▶ Tasks:
(a) Answer these from the passage on Baron Huddleston's special verdict:
(i) What is the title of David Pannick's book?
(ii) Who was the case argued before?
(iii) According to the Daily Telegraph leader writer, for what were judges perhaps not ideally suited?
(b) Carry the passage on Baron Huddleston's special verdict forward from its last sentence.

▶ Quoted passage:

▶

That was his undoing. By so doing, that is, by asking the jury to find a special verdict instead of leaving it to them to give a general verdict of “Guilty” or “Not Guilty”, Baron Huddleston had angered the general public. But what was so wrong that it made the people angry with the judge? It was wrong because the judge took away from a jury their right to give a general verdict of ‘Guilty’ or ‘Not Guilty’.
David Pannick described it in his book Judges, p48:
So anxious was he [Baron Huddleson] to ensure the conviction of the defendants, and so concerned was he to deny the jury an opportunity to acquit them, that he persuaded the jury to adopt the unusual device of entering a ‘special verdict’, stating the facts of the case, concluding that as to whether these facts established the offence of murder ‘the jurors are ignorant’, and leaving it to a Court of the Queen’s Bench
Division to rule on that issue.
Now, I return to Denning’s What Next in the Law, p 50:
The case was argued before Lord Chief Justice Coleridge and four other judges, including Mr Baron Huddleston himself. They all held that the men were guilty of murder and sentenced them to death. Their finding was supported by all the eloquence at the command of Lord Coleridge.
But the eloquence was to no avail. It “did not receive universal acclaim even in Victorian England” said Pannick in his book, above, p 49, “The Daily Telegraph leader writer cynically observed that judges were perhaps not ideally suited to lecture their fellow human beings on acceptable conduct in conditions of extreme deprivation”.

◀

Records from a data collection:
▶

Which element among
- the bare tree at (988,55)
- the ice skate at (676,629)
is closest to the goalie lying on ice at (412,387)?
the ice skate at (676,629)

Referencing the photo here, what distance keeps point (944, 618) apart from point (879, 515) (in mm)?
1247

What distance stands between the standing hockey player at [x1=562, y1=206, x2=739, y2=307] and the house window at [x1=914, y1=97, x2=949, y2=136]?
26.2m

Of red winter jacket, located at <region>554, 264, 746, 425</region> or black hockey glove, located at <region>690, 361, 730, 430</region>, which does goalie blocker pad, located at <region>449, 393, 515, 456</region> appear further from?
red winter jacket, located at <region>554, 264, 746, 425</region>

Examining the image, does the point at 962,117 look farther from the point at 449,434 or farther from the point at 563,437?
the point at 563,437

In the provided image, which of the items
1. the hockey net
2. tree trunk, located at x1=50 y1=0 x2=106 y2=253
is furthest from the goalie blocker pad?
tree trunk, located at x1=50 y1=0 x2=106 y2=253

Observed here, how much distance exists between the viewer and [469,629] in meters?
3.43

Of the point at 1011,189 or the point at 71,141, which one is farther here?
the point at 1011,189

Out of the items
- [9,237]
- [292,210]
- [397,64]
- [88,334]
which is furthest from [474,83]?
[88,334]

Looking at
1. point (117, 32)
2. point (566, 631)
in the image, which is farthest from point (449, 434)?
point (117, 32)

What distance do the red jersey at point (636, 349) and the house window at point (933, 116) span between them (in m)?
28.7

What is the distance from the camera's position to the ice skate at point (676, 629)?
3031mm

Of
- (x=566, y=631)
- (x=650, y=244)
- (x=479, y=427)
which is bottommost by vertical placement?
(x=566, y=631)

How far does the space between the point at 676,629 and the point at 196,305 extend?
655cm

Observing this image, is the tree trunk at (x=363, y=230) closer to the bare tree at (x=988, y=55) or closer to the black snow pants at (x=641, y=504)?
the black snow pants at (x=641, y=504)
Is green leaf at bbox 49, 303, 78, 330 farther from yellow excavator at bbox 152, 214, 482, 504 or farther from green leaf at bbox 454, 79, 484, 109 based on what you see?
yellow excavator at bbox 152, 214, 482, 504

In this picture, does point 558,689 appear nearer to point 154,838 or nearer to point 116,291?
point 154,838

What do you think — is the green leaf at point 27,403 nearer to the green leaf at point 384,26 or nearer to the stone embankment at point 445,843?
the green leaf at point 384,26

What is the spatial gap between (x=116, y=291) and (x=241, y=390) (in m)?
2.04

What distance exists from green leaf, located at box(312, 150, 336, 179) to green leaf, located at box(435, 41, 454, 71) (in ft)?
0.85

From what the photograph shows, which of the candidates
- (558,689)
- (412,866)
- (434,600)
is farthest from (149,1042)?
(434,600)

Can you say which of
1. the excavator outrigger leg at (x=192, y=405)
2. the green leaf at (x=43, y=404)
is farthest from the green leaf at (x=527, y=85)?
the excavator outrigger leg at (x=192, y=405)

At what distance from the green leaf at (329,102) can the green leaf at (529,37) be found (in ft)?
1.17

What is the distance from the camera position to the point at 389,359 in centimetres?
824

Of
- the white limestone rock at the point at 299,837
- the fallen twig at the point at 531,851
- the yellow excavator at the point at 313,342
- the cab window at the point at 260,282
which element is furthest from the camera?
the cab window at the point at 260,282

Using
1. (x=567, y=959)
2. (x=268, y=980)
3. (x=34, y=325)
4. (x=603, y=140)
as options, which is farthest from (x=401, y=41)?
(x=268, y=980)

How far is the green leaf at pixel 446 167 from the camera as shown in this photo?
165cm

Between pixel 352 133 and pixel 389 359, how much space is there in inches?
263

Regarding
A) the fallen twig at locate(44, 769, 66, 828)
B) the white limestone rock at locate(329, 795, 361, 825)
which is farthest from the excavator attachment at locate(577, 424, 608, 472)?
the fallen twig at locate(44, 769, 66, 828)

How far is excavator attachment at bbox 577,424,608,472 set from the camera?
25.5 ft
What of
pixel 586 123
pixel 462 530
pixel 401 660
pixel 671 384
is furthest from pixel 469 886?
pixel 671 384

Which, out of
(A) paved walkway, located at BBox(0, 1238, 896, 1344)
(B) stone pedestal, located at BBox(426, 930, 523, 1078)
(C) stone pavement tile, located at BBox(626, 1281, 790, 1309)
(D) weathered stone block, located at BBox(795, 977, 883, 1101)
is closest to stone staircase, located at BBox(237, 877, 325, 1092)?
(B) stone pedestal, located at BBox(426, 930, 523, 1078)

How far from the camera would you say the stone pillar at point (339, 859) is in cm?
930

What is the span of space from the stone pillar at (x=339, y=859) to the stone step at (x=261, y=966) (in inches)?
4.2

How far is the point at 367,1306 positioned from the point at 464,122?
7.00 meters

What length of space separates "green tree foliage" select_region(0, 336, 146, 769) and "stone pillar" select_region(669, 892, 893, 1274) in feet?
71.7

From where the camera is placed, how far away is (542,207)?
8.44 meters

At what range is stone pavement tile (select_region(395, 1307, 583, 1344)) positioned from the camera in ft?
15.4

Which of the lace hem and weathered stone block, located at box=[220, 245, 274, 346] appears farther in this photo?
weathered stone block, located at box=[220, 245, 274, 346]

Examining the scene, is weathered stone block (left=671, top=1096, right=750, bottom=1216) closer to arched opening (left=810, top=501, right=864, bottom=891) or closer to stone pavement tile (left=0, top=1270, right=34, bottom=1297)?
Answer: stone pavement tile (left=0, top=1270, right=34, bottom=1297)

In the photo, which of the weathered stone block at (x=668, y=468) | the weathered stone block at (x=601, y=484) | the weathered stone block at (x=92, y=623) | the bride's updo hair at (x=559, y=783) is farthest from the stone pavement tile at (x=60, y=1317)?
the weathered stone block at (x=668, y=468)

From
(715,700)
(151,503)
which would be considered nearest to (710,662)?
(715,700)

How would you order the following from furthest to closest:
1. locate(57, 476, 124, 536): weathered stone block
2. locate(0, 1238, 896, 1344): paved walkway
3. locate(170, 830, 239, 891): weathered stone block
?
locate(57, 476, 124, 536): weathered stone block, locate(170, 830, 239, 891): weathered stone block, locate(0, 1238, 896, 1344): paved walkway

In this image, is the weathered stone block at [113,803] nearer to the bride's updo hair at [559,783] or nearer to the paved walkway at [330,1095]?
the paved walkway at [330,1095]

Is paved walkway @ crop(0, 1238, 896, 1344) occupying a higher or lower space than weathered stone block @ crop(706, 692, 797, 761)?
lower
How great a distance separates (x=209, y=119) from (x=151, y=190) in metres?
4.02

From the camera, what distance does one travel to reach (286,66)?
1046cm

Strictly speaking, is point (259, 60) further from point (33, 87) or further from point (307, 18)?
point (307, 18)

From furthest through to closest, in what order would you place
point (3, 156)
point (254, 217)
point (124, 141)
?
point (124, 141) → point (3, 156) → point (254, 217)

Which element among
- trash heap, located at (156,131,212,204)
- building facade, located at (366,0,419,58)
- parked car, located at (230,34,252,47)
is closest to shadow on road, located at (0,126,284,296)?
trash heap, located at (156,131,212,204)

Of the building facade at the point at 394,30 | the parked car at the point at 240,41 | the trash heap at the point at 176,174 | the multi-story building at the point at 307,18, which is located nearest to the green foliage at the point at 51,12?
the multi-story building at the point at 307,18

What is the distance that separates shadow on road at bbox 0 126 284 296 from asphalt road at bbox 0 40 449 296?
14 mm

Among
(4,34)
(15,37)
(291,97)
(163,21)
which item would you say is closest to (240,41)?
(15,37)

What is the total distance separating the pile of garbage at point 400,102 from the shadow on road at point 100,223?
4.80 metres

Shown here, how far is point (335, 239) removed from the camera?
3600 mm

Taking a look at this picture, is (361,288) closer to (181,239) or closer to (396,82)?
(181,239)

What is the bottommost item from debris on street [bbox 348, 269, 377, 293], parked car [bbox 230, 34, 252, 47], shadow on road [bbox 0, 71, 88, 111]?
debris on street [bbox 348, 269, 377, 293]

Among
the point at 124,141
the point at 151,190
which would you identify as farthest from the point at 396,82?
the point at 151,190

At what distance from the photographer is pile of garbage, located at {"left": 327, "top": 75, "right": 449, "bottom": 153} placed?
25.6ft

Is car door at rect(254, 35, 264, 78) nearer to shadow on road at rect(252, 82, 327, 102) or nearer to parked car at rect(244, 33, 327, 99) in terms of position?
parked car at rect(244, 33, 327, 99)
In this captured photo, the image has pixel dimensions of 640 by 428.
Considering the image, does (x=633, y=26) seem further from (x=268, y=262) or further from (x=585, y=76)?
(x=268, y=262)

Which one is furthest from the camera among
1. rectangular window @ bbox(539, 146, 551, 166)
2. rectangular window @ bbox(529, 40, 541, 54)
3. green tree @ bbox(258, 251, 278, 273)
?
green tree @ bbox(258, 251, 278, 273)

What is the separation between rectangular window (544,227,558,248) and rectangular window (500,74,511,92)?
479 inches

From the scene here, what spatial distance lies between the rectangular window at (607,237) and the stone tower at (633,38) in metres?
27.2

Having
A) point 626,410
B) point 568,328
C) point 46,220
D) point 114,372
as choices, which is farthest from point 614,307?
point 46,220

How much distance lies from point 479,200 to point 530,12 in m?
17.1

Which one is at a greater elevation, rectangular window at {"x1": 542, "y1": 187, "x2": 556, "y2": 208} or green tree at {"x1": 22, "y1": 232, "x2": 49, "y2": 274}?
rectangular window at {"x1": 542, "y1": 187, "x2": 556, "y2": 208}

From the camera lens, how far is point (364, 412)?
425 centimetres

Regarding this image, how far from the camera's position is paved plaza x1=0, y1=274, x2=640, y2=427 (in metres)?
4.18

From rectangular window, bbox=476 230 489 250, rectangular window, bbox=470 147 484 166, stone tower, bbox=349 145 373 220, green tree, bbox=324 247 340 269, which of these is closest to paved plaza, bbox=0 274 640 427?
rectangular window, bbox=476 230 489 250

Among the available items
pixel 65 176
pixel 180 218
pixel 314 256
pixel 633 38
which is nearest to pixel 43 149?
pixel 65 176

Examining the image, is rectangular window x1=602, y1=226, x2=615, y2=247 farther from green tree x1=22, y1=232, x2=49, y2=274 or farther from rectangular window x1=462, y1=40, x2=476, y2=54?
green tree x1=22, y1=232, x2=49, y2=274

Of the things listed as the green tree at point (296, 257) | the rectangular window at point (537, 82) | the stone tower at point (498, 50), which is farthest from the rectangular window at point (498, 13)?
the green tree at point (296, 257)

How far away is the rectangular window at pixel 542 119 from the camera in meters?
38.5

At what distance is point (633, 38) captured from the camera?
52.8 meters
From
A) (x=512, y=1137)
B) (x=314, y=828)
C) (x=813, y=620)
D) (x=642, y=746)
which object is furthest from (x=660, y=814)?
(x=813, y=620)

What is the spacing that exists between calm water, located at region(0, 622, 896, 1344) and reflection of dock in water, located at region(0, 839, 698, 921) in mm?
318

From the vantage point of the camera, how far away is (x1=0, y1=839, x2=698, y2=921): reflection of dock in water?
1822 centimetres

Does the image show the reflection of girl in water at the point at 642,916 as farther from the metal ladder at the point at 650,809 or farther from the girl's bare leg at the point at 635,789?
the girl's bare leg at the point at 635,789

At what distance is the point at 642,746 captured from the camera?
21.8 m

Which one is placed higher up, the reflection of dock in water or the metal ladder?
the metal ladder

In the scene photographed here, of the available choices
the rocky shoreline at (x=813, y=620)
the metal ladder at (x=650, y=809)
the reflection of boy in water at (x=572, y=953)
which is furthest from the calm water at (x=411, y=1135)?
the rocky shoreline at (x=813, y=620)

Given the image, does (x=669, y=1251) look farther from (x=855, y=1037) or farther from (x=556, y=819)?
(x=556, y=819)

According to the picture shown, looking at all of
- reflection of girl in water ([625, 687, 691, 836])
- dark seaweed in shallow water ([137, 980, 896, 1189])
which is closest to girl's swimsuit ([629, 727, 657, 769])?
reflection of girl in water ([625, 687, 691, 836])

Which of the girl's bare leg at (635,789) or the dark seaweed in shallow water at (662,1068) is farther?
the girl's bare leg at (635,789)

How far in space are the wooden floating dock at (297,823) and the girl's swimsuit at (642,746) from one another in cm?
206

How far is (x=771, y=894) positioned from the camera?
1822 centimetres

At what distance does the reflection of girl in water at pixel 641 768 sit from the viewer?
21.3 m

◀

▶ Responses for each task:
(a)
(i) Judges
(ii) Lord Chief Justice Coleridge and four other judges, including Mr Baron Huddleston himself
(iii) To lecture their fellow human beings on acceptable conduct in conditions of extreme deprivation

(b)
I append below Lord Denning’s comment in his book, above, p 50:
None of that eloquence [of Lord Coleridge] satifies me that the judges were right. I think that Mr Baron Huddleston ought to have left the decision to the jury without directing them that the men were guilty of murder. He should have left it to them to say whether the men were to be excused by the extreme peril in which they were placed. I have no doubt that, left to give a general verdict, a Devon jury would have found the men ‘Not Guilty’.
Subsequently, Dudley and Stephens were reprieved by Queen Victoria. Their death sentence was reduced to six months’ imprisonment instead. The moral of the story is this: if judges are insensitive to the universal acclaim of the general public, then they might provoke an unexpected reaction from the people.
The next story is a clear example of what I have just said, and it involves the great Lord Mansfield who, as all lawyers know, was one of the great judges of the common law. In fact he was reputed to be the father of the commercial law as we understand them today.
Although Lord Mansfield was morally right, he took the wrong step by ignoring the law of the land
For an account of what caused the Gordon Riots see Lord Denning’s What Next in the Law, pp.23,24:
The greatest tragedy that befell Lord Mansfield was in the Gordon Riots of 1780.
One of the subjects on which he had always shown his enlightened views was that of religious toleration. . . . But he was in advance of his time. On one occasion the City of London elected a man as sheriff They knew he was a dissenter and would not serve. They imposed a fine on him for not serving. Lord Mansfield held that the fine was invalid. It was a piece of persecution. He said:
“Temporal punishment ought not to be inflicted for mere opinions with respect to particular modes of worship.”
The City was so upset that many regarded Lord Mansfield as ‘little heifer than an infidel’.
On another occasion a Roman Catholic priest had said mass contrary to the law of the land. He was tried before Lord Mansfield and a jury. He was undoubtedly guilty as the law then stood. But Lord Mansfield summed up for an acquittal. His final words to the jury were:
“Take notice, if you bring him in guilty the punishment is very severe; a dreadful punishment indeed! Nothing less than perpetual imprisonment !“
The jury found a verdict of ‘Not Guilty’: but many zealous Protestants were scandalised. Rumours were spread abroad that the Lord Chief Justice was not only a Jacobite but a Papist, and some even asserted that he was a Jesuit in disguise.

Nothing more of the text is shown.